### SELECTED EXTRACT
════════

Optionally, the field curvature of the first lens may comprise a curvature in a field of focus of the first lens.
Optionally, the flat surface may comprise a flat wafer.
Optionally, the array of laser energy sources may comprise an array of vertical cavity surface emitting lasers (VCSELs).
BRIEF DESCRIPTION OF THE PREFERRED EMBODIMENTS
Some embodiments of the disclosure will now be described by way of example only and with reference to the accompanying drawings, in which:
FIGS. 1a-1b illustratively show a known LIDAR transmitter system.
FIGS. 2a-2b illustratively show a known LIDAR receiver.
FIGS. 3a-3b illustratively show a LIDAR transmitter system in accordance with the present disclosure.
FIGS. 4a-4b illustratively show LIDAR transmitter systems in accordance with the present disclosure.
FIG. 5 illustratively shows a vertical cavity surface emitting laser in accordance with the present disclosure.
FIG. 6 illustratively shows a LIDAR system in accordance with the present disclosure.
FIG. 7 illustratively shows a LIDAR system in accordance with the present disclosure.
FIGS. 8a-8b illustratively show a LIDAR receiver in accordance with the present disclosure.
FIG. 9 illustratively shows a LIDAR system in accordance with the present disclosure.
FIG. 10 illustratively shows a method in accordance with the present disclosure.
FIG. 11 illustratively shows a method in accordance with the present disclosure.

════════

### EXERCISE INSTRUCTIONS
**1.** In the LIDAR excerpt, what does FIG. 5 show?
**2.** Please resume the LIDAR excerpt after its last line and keep writing it.
The records come from a separate, unrelated source.

### INFORMATION GIVEN
════════

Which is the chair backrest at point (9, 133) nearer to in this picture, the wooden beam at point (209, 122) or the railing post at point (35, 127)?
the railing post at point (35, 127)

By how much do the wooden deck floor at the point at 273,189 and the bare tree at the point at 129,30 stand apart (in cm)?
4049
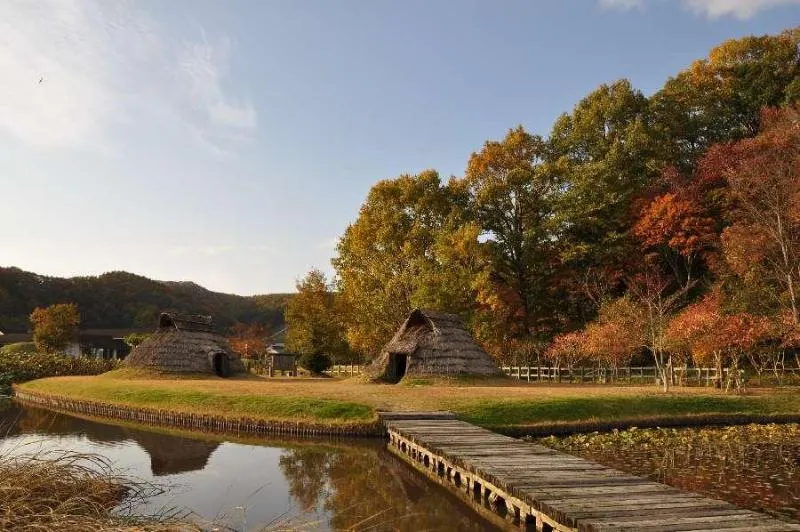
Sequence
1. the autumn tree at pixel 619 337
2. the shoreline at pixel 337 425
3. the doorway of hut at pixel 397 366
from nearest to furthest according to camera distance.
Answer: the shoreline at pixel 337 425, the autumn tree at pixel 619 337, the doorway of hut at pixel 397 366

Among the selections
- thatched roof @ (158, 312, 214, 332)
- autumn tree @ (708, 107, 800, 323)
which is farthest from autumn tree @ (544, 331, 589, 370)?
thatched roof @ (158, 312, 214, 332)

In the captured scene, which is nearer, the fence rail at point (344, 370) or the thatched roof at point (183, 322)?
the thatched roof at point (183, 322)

════════

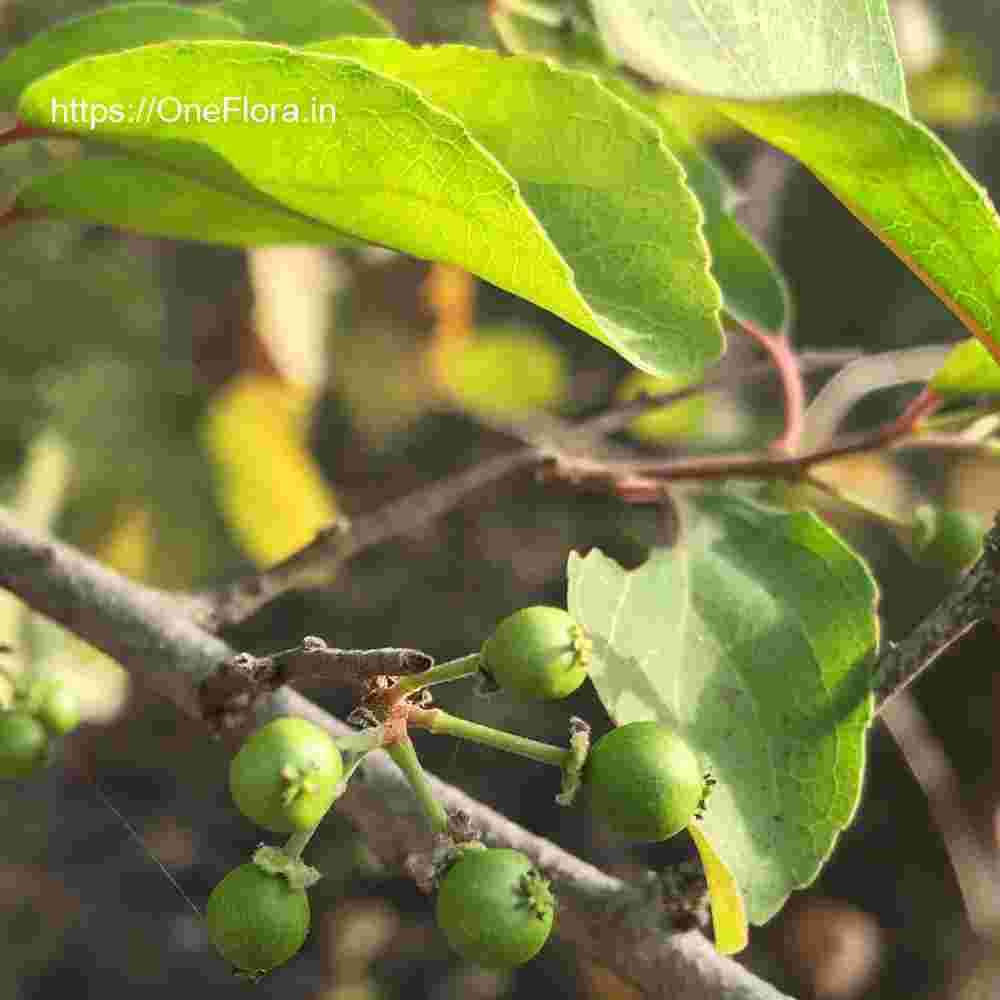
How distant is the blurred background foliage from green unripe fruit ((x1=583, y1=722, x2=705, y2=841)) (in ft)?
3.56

════════

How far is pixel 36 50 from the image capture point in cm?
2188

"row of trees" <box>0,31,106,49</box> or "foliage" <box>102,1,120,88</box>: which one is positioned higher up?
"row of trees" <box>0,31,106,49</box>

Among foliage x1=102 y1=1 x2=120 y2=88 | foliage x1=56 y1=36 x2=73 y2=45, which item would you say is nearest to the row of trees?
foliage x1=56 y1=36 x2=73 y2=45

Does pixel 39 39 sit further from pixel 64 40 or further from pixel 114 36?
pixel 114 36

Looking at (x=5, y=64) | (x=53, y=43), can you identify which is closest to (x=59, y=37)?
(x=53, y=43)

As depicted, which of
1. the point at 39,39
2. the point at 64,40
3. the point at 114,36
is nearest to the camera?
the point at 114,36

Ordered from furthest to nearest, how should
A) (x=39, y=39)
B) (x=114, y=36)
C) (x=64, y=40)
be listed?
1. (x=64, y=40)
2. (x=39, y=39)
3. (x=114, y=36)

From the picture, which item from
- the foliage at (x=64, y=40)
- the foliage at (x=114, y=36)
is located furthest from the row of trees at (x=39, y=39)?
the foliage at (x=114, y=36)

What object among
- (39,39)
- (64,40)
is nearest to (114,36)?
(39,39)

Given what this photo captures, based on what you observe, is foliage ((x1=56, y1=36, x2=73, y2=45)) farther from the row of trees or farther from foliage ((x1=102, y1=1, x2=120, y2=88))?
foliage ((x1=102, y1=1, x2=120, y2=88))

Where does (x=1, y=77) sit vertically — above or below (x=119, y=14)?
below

════════

### RESPONSES PER TASK
**1.** A vertical cavity surface emitting laser in accordance with the present disclosure.

**2.**
DETAILED DESCRIPTION OF THE PREFERRED EMBODIMENTS
In general terms, this disclosure provides an array of laser energy sources arranged on a curved surface and being configured to emit laser energy towards a LIDAR target. A lens is arranged in the optical path between the array of laser energy sources and the LIDAR target. Instead of a lens, a lens system comprising a plurality of individual lenses may be used, but the disclosure equally applies to such systems. The curved surface on which the laser energy sources are arranged is positioned at an image plane of the first lens. The curvature of the curved surface follows a field curvature of the first lens.
Some examples of the solution provided by this disclosure are given in the accompanying figures
FIGS. 3a and 3b respectively show illustrations of a LIDAR transmitter system 300 comprising an array of laser energy sources arranged on a first curved surface 301.
The laser energy sources are configured to emit laser energy 302 towards a LIDAR target. A first lens 303 is arranged in the optical path between the array of laser energy sources and the LIDAR target, which may be situated for example a distance 306 from the lens. The first curved surface 301 is positioned at an image plane of the first lens, for example at a first effective focal distance 304 from the lens 303. The lens 303 causes a field curvature aberration as the laser energy passes through the lens. Accordingly, at the distance 306 at which the LIDAR target is positioned, the curvature of the image “plane” of the lens 303 is altered based on the strength of the field curvature effect caused by the lens 303. Accordingly, the field curvature aberration may be considered as a mapping of points on one surface to corresponding points on another surface having a modified curvature. As described above in relation to FIGS. 1 and 2, if the starting surface is flat, the mapped points define a curved surface as determined by the strength of the field curvature aberration. However, conversely, if the first surface has a curvature corresponding to the field curvature of the lens, the mapped points instead define a flat surface. In other words, the Petzval surface (i.e. the surface on which all points are in focus) may be flattened by modifying the curvature of the surface on which the laser sources of the LIDAR transmitter are arranged.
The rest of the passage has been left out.